Four behavioural barriers to Nepal’s post-earthquake reconstruction


Almost four and a half years after the devastating 2015 earthquake, affected communities across Nepal are now driving towards recovery from their earlier reconstruction efforts.

Burying sorrows of their losses with efforts towards rebuilding, the communities have come to the final stages of reconstruction. However, while 61% of people have already rebuilt their houses, 39% are still without proper shelter. Such households, who belong to poor and vulnerable strata of the society, are still being forced to live in temporary shelters that are not resilient to climate or disasters.

Field experiences show various reasons for such households being unable to rebuild their houses. Outstanding issues of the landless, debt-trapped victims, house owners without access to knowledge and proper documentation, and physically handicapped victims among others have affected reconstruction in different ways and can only be resolved through targeted policy advocacy measures and other legal processes.

Here are some behavioural factors that hindered the households to complete the reconstruction on time.

Misuse of grant

When the first tranche of reconstruction grant was disbursed by the government during the Dashain festival four years ago, a large number of earthquake-affected house owners utilised the amount for their festive expenses rather than actual reconstruction. This became a huge behavioural barrier for rebuilding as it halted the reconstruction process of a large number of houses. This deprived them of their subsequent tranches for many months and forced them to continue living in temporary shelters.

Love for RCC buildings

Another barrier towards safe and resilient reconstruction has been people’s preference for the construction of RCC houses compared to traditional houses made of stone and mud. After the earthquake, the government failed to promote the construction of safe and resilient houses using traditional technology and locally available materials. Hence, people’s perception of a strong house and good social status swayed towards RCC buildings which are very expensive and resource-intensive. This has given rise to an unhealthy competition within local communities and resulted in huge debts for households who cannot afford them. Field experience of the Majhi community from Indrawati rural municipality – 10, shows the gap in reconstruction caused by lofty desires for RCC houses and poor economic condition, which has only pushed the community into a vicious debt trap.

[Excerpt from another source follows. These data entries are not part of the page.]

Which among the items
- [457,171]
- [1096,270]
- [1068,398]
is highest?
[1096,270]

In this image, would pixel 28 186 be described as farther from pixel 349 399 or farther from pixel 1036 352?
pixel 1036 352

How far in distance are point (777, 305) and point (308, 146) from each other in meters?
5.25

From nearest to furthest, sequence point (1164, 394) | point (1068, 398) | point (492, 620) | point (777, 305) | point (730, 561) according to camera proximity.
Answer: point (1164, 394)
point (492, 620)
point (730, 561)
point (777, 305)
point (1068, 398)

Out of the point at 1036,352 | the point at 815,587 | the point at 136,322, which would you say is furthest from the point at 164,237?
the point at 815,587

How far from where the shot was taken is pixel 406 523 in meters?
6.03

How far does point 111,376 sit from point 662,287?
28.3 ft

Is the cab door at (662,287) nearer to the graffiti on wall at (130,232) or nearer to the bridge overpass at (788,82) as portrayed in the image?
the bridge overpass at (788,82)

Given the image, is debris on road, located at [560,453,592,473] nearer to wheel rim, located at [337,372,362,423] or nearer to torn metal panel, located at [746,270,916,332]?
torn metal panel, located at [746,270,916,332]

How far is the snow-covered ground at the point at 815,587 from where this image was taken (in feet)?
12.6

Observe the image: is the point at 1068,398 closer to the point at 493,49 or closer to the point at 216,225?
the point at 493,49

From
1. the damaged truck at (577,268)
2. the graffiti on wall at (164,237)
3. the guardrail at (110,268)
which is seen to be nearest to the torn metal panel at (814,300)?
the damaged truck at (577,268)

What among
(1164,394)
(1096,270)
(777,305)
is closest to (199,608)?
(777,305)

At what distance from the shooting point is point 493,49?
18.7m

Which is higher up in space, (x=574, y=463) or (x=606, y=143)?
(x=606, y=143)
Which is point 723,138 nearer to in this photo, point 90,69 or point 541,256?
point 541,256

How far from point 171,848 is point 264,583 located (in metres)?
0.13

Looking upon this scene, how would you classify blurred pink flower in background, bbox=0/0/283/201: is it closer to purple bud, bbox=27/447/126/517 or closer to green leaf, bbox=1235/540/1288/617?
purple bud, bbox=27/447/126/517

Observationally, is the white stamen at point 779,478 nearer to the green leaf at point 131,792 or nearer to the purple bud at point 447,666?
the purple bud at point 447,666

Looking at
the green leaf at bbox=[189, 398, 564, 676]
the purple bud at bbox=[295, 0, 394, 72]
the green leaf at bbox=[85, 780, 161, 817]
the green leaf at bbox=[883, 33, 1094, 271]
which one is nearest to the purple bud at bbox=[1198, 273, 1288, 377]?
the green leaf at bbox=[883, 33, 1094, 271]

Alcoholism is yet another emerging problem in rural areas that has affected reconstruction efforts. Spurred by the lack of job opportunities and growing frustration with their poor economic conditions, alcohol abuse among young men has not only disrupted social harmony but also affected the pace of reconstruction. The drinking culture of some communities in remote areas often goes beyond limits and the decision-takers of the households, who are often men, fail to show initiative for reconstruction despite receiving their tranches. Many development organisations in the field who are working on reconstruction are well aware of this widespread problem.

Extensions of the term

Meanwhile, the repeated extensions provided by the government for reconstruction has failed to encompass people going through these barriers time and again. The government must create special policies for the poor and vulnerable households to support their reconstruction, improve people’s knowledge on safer reconstruction and incentivise the use of traditional technologies, generate better employment opportunities for those without jobs and provide social counseling who need it the most to bring about a behavioural shift. Unless the government fails to address these behavioural issues, the reconstruction period will continue to stretch even further, and the poor and vulnerable will continue to suffer from the financial burden.